● Text shown:
───
All seven species detected colonizing the premature infants have been previously implicated as agents of nosocomial infection (Table 2), yet no infants colonized by eukaryotes in this study received antifungals or showed any symptoms consistent with acute fungal infection. However, asymptomatic colonization has been shown to be a risk factor for future fungemia [34]. Seven different eukaryotic species were detected in at least one infant, with only Candida albicans and Candida parapsilosis colonizing more than one infant (Fig. 2a). Infant N2_070 was colonized by two fungi, and infant N5_275 was colonized by three. A permutation test was performed to determine if fungi were unevenly distributed among the infants of this study (i.e., if having one fungi predisposes colonization by another). The probability of observing 13 fungi colonize ≤ 10 unique individuals from a total population of 161 individuals was determined (Fig. 2c), with a resulting p value of 0.008. Thus, in this study, multiple fungi colonized the same infant more often than expected random chance.
───
● What is required: In the text on fungal colonization of premature infants, explain in one to three sentences why a permutation test was performed and what it found. The lines that come after this are separate material, unconnected to the text.

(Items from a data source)
───
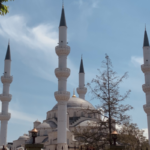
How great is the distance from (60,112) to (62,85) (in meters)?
2.92

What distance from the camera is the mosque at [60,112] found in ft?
103

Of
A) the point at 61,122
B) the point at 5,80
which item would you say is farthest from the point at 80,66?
the point at 61,122

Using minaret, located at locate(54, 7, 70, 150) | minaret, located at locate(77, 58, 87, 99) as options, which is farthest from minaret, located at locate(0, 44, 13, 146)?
minaret, located at locate(77, 58, 87, 99)

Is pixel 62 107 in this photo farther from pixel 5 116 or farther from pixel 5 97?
pixel 5 97

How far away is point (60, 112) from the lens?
104ft

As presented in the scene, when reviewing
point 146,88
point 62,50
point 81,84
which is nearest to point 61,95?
point 62,50

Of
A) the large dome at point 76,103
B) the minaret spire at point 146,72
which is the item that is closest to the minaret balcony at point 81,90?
the large dome at point 76,103

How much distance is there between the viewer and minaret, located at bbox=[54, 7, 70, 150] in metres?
31.0

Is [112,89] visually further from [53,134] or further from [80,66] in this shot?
[80,66]

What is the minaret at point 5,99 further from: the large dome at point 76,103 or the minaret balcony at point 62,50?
the large dome at point 76,103

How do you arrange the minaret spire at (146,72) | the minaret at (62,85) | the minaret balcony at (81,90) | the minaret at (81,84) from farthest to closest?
the minaret balcony at (81,90) → the minaret at (81,84) → the minaret spire at (146,72) → the minaret at (62,85)

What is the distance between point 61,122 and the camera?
3120cm

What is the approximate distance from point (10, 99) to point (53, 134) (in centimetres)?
692

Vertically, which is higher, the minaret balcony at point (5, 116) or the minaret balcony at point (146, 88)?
the minaret balcony at point (146, 88)
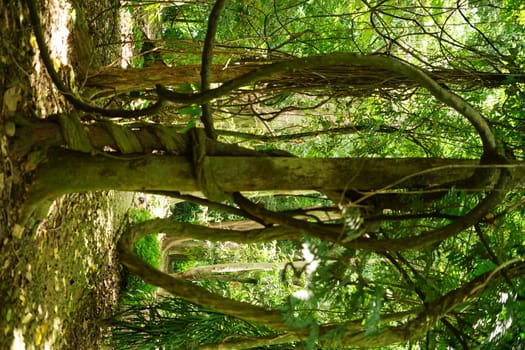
───
● Answer box: The permutation test was done to determine whether fungi were unevenly distributed among the infants, that is, whether having one fungus predisposes an infant to colonization by another. It gave a p value of 0.008, showing that multiple fungi colonized the same infant more often than random chance would predict.